Saturday Night Fever

Saturday Night Fever

Nicolas Archambault et la troupe de Saturday Night Fever © Guillaume D. Cyr

Tony Manero, jeune Italo-Américain de Brooklyn qui ne vit que pour la danse et tombe amoureux de la belle Stéphanie… Proche du film, ce spectacle musical, festif, avec de gros effets visuels mettra à l’honneur à travers des personnages forts et poignants la musique, la danse et la fête, grâce notamment aux tubes issus de la bande originale cultissime du film revisités par des DJ et artistes les plus courus du moment.

Mise en scène & chorégraphie : Stéphane Jarny
Scénographie : Stéphane E. Roy
Adaptation québécoise et co-chorégraphe : Nicolas Archambault
Chorégraphe : Malik Le Nost
Direction d’acteur & conception du livret : Agnès Boury
Adaptation du livret québécois : Serge Denoncourt

Distribution :
Nicolas Archambault, Wynn Holmes, Amélie B. Simard, Joseph Martin, Matthieu Lévesque, Gwendal Marimoutou, Nevedya, David Latulippe, Juliana Casas Herrera, Chad Erick Concepcion, Andréa Condorelli, Kristian Dalisay, José Flores, Cyndie Forget-Gravel, Alexandre Francoeur, Chris McCarthy, Lauri-Ann Lauzon, Cassie Mainville, Sarah Steben, Alexandra Trovato,

Montréal
15 mars 2018
Théâtre St-Denis 1
Parterre : Q-13

Critique :
Les boules disco étaient à l’honneur lors de la première montréalaise de Saturday Night Fever. Après le triomphe rencontré l’été dernier à Québec, la troupe se retrouve de l’autre côté de l’autoroute 20 pour embarquer ce public friand de spectacle musicaux. Avant même le début de la représentation, l’ambiance est festive tant le spectacle était attendu de pied ferme dans la métropole. Entre un accueil mitigé en France et un succès indéniable à Québec, qu’en sera-t-il pour Montréal ?

Dès les premiers mots de Gwendal Marimoutou (DJ Monty), on observe que le texte a été spécifiquement adapté pour le Québec ; Gwendal se qualifie même de « maudit Français », ce qui fait rire le public. Les expressions québécoises sont distillées tout au long du spectacle, très appréciées par l’assistance.

Sur une scène tournante, encadrée par de nombreuses projections qui situent les lieux de l’action, les vingt interprètes-danseurs se déhanchent et donnent de la voix sur la scène du St-Denis ! On peut dire qu’ils mettent le feu !

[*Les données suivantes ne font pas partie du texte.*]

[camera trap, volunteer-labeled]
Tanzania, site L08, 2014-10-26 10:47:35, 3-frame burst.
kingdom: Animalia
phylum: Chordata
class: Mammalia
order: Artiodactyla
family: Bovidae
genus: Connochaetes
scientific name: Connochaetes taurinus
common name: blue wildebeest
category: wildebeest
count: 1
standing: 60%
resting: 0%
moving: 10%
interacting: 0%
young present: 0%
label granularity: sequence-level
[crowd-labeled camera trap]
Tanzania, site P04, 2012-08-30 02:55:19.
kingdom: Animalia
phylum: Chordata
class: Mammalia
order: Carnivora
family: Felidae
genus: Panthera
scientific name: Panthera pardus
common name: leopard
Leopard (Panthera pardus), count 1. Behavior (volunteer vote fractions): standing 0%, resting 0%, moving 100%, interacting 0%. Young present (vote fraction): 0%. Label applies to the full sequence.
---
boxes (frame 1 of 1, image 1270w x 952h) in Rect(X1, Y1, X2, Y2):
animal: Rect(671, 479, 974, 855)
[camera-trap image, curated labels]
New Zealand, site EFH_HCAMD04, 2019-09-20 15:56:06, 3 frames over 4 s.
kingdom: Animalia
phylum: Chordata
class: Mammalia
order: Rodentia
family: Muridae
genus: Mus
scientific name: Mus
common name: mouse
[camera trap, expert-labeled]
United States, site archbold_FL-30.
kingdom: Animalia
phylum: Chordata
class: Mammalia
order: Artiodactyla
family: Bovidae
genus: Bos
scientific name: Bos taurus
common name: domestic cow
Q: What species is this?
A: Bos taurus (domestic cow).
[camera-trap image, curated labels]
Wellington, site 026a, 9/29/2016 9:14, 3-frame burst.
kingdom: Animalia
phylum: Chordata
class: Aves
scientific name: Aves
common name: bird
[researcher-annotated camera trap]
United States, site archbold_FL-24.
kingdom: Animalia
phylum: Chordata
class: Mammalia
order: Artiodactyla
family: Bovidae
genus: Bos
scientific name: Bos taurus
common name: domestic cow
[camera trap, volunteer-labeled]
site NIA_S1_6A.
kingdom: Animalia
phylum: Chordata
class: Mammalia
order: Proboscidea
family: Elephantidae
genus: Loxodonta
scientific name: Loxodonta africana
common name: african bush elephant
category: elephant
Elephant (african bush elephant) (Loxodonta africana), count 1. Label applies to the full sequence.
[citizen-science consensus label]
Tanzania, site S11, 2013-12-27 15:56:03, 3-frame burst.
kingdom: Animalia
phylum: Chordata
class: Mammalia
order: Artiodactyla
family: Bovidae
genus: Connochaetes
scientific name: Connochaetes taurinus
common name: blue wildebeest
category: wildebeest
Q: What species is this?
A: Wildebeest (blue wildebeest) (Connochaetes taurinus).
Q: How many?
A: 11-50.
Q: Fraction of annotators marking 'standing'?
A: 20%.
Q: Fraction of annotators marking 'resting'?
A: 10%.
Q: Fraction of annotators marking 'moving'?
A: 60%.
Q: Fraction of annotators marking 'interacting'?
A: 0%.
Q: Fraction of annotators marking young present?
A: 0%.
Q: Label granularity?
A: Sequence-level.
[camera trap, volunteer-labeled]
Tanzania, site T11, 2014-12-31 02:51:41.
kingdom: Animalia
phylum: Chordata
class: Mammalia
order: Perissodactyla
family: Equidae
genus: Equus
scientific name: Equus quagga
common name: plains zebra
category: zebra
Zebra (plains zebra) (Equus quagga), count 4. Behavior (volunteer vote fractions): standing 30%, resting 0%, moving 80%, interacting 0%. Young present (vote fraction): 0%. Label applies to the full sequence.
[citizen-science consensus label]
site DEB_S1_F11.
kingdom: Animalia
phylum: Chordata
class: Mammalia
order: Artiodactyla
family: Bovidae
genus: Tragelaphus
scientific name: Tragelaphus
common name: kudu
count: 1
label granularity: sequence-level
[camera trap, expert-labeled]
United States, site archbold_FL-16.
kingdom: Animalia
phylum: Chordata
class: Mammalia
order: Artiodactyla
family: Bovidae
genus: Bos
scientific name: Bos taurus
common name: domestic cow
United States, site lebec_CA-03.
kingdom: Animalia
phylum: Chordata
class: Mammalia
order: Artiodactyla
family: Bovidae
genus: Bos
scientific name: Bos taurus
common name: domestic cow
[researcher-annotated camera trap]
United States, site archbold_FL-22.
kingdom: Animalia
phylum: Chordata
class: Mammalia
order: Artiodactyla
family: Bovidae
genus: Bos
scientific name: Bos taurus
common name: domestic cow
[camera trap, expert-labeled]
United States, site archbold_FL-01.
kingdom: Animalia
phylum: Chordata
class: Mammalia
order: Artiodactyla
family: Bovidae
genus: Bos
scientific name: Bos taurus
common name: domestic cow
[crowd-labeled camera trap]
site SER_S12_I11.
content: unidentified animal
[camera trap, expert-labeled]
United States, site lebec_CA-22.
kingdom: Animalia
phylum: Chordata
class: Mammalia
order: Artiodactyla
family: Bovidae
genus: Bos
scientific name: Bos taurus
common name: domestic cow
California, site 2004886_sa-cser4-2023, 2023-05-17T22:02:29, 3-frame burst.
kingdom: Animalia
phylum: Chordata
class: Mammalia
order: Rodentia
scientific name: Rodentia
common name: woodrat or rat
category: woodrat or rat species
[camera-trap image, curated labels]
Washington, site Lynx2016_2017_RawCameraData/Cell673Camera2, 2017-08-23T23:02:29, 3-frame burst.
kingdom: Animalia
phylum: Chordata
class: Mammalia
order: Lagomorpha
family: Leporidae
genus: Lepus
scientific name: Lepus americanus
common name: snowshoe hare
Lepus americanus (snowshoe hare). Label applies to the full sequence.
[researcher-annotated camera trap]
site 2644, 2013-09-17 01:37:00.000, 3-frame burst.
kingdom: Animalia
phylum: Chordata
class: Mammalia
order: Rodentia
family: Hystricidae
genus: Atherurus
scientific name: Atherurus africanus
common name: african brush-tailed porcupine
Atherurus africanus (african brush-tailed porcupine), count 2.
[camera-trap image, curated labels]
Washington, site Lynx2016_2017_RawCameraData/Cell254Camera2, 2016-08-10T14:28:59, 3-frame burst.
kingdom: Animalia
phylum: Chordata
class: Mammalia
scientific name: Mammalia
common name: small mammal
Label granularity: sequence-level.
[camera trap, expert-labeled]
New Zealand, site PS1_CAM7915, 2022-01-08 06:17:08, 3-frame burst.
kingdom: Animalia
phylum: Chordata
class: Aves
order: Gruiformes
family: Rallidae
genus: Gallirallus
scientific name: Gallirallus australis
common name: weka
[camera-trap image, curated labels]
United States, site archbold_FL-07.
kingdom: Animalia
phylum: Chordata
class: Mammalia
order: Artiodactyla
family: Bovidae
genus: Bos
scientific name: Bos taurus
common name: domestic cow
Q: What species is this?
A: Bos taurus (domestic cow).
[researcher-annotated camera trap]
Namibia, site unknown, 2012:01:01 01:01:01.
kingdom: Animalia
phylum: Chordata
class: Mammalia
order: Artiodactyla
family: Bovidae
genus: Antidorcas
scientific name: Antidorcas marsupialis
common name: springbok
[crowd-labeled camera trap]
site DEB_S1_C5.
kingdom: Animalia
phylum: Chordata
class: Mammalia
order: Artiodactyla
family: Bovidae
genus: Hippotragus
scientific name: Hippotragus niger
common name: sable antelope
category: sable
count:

Bien sûr, Saturday Night Fever n’est pas uniquement constitué de danse et de musique. Il y a aussi une histoire : Tony, le dieu de la danse, adulé par les femmes et envié par les hommes, trouve son épanouissement tous les samedis soirs sur la piste de l’Odyssée. Le spectacle suit son parcours et les difficultés rencontrées avec ses amis, sa famille et ses petites-amies. De fait, la star est sans conteste Nicolas Archambault, qui interprète le rôle. Sa façon de danser, de bouger et son sex-appeal font saliver la gent féminine… et le reste de la salle. Malgré quelques faiblesses au niveau du jeu, il a un talent inné pour la danse. Son acolyte, Wynn Holmes (Stéphanie) impressionne elle aussi par son savoir-faire en danse ; elle possède une technique sans faille. On regrettera néanmoins que son accent anglophone trop prononcé pose des problèmes de compréhension. Cependant, le couple offre des prestations époustouflantes. Un immense bravo au chorégraphe, Malik Le Nost, qui a su créer ces chorégraphies impressionnantes !

Saturday Night Fever, ce sont aussi 17 chansons, toutes remises au goût du jour. On retrouve donc avec plaisir les succès qui ont fait du film un classique du genre. En outre, le succès repose sur la troupe extraordinaire. Les danseurs et danseuses offrent des prestations à couper le souffle. À chaque numéro, le public en veut toujours plus et il est servi. Nous avons particulièrement apprécié le talent du couple latinos. Le trio de chanteurs (Gwendal Marmoutou, David Latulippe et Nevedya) fait quant à lui se lever les spectateurs !

On aime donc Saturday Night Fever pour sa mise en scène, ses chorégraphies, ses interprètes, ses costumes et décors fabuleux, sans oublier les chansons entraînantes. En revanche, on apprécie moins l’interaction sur vidéo avec les parents de Tony, qui nuit au rythme du spectacle, la faiblesse du second acte et le jeu du couple vedette.

Malgré tout, Saturday Night Fever est un spectacle à découvrir. Entraînant, amusant et nostalgique, il semble assuré de remporter le succès pressenti à Montréal aussi.